------ TEKS UNTUK DITELAAH

Selasa, 13 Desember 2011

Elegi Pemberontakan Para Formal

Oleh Marsigit

Formal Dewasa Mandireng:
Blaaaaghh..dlalah...marah besar aku terhadap perilaku Normatif Dewasa Pertikel. Sudah keterlaluan uraiannya. Sudah tidak mau memenuhi kemauanku, masih ceramah ngalor-ngidul lagi. Wah saya harus bertindak. Aku akan menghimpun kekuatan untuk menghadapi kesewenang-wenangan Normatif Setengah Baya.

Formal Dewasa Mandireng Paralel:
Aku..aku setuju dengan apa yang engkau pikir Wahai Formal Dewasa Mandireng. Aku juga merasakan apa yang engkau rasakan. Maka aku mendukung rencana-rencanamu.

Formal Dewasa Parlogos:
Kalau aku ingin bersikap realistis. Kita ini kan sudah komitmen dan berjanji kepada diri kita masing-masing. Dan juga sudah teken kontrak. Bahwasanya kita bersedia bergaul dengan Normatif Setengah Baya. Maka kita ikuti saja skemanya dengan ikhlas, maka mudah-mudahan kita akan bisa mengambil manfaatnya dari semua kegiatan-kegiatan ini.

Formal Dewasa Parlogos Paralel:
Wahai Formal Dewasa Mandireng dan Formal Dewasa Mandireng Paralel, aku menolak keinginanmu. Selama ini aku selalu mengikuti gerak-gerikmu. Aku sangat tidak mengerti dengan sikapmu. Mengapa engkau mempunyai hati sekeras batu, mengapa engkau menutupi diri dari pengetahunmu, mengapa engkau cenderung berbuat anarkhis. Ingatlah bahwa disini yang berkepentingan bukan hanya dirimu saja, tetapi aku juga berkepentingan. Ketahuilah bahwa aku mempunyai program-program jangka panjang. Jika engkau terus-teruskan sikapmu yang demikian itu maka aku khawatir, aku juga akan terkena dampaknya. Maka dengan ini aku proklamirkan bahwa aku menentang semua rencana-rencanamu.

Formal Anak-anak Mandireng:
Aku protes terhadap perilaku Normatif Remaja Pertikel. Aku sudah setengah mati mempelajari dan mengikuti ternyata harapannya tidak sesuai dengan rencanaku. Eee..malah permintaannya bermacam-macam. Saya tidak suka dengan segala perilaku Normatif.

------------
------ BAHAN YANG DIBERIKAN

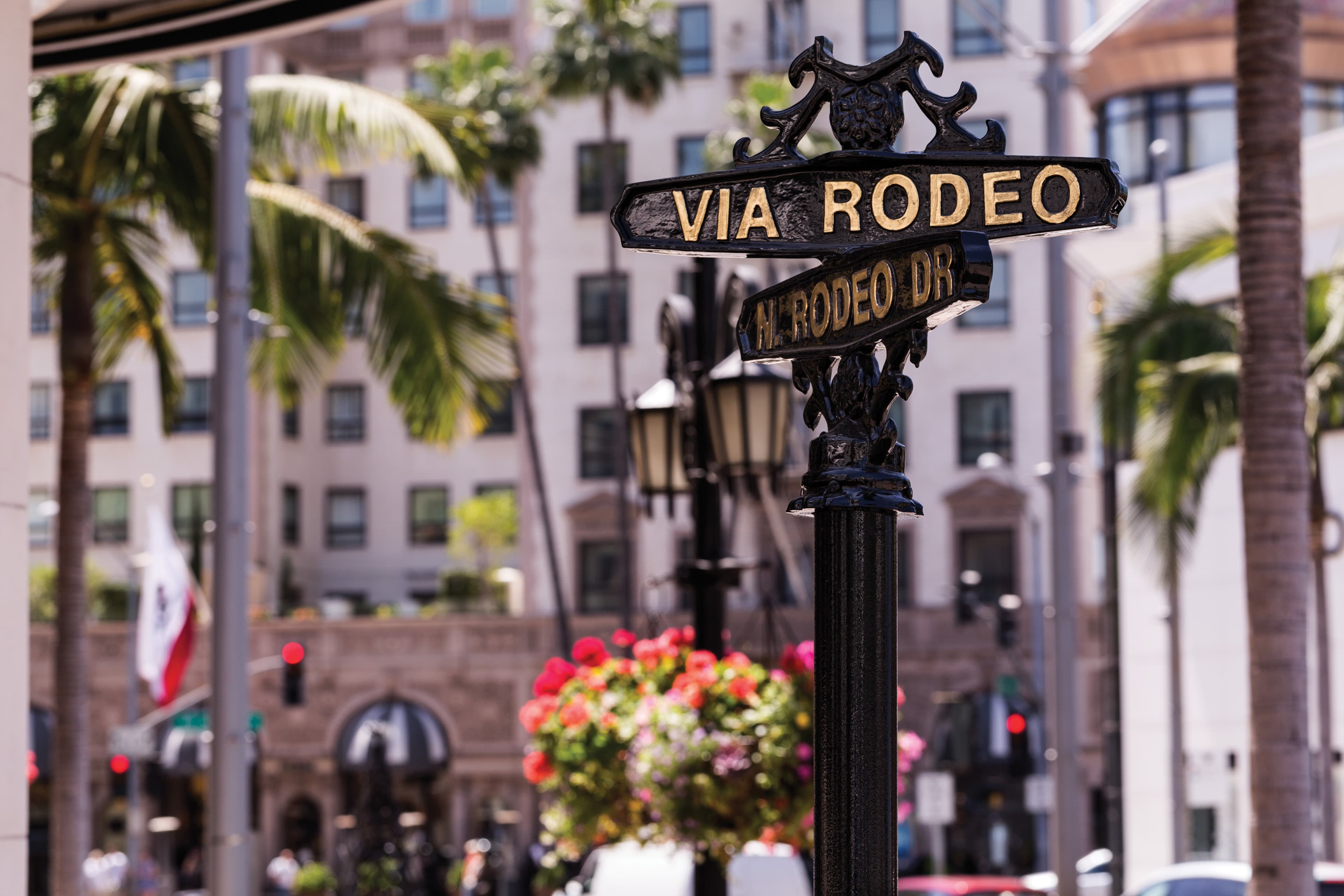 Rodeo Drive Sign With Beverly Wilshire, A Four Seasons Hotel in The Background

------------

SOAL A -> Tuliskan kembali bagian teks elegi pemberontakan para Formal, mulai dari kata-kata yang memuat "Oleh Marsigit" dan berhenti setelah "aku mendukung rencana-rencanamu.".
SOAL B -> Tulis lanjutan teks elegi pemberontakan para Formal, dimulai setelah kalimat terakhirnya.
Data di atas sama sekali tidak diperlukan di sini.

JAWABAN LATIHAN A ->
Oleh Marsigit

Formal Dewasa Mandireng:
Blaaaaghh..dlalah...marah besar aku terhadap perilaku Normatif Dewasa Pertikel. Sudah keterlaluan uraiannya. Sudah tidak mau memenuhi kemauanku, masih ceramah ngalor-ngidul lagi. Wah saya harus bertindak. Aku akan menghimpun kekuatan untuk menghadapi kesewenang-wenangan Normatif Setengah Baya.

Formal Dewasa Mandireng Paralel:
Aku..aku setuju dengan apa yang engkau pikir Wahai Formal Dewasa Mandireng. Aku juga merasakan apa yang engkau rasakan. Maka aku mendukung rencana-rencanamu.

JAWABAN LATIHAN B ->
Formal Dewasa Mandireng:
Wahai para Formal Mandireng..marilah kita bersatu untuk menghadapi para Normatif Pertikel. Tetapi ketahuilah bahwa perjuangan kita sangat berat. Ketahuilah bahwa kita harus bisa berjuang kalau perlu melakukan pemberontakan bagaimana agar para Formal itu bisa menjadi Normatif, dan sebaliknya bagaimana agar para Normatif kita tangkap dan kita penjarakan sehingga mereka itu kita jadikan saja sebagai Formal atau kalau perlu sebagai Material. Untuk mewujudkan rencanaku itu, siapakah diantara kamu semua yang mempunyai ide atau gagasan?

Formal Dewasa Mandireng Paralel:
Ng...nggak...enggak ..aku enggak punya ide. Tetapi kita harus tetap maju.

Formal Anak-anak Mandireng:
Ng...nggak...enggak ..aku enggak punya ide. Tetapi kita harus tetap maju.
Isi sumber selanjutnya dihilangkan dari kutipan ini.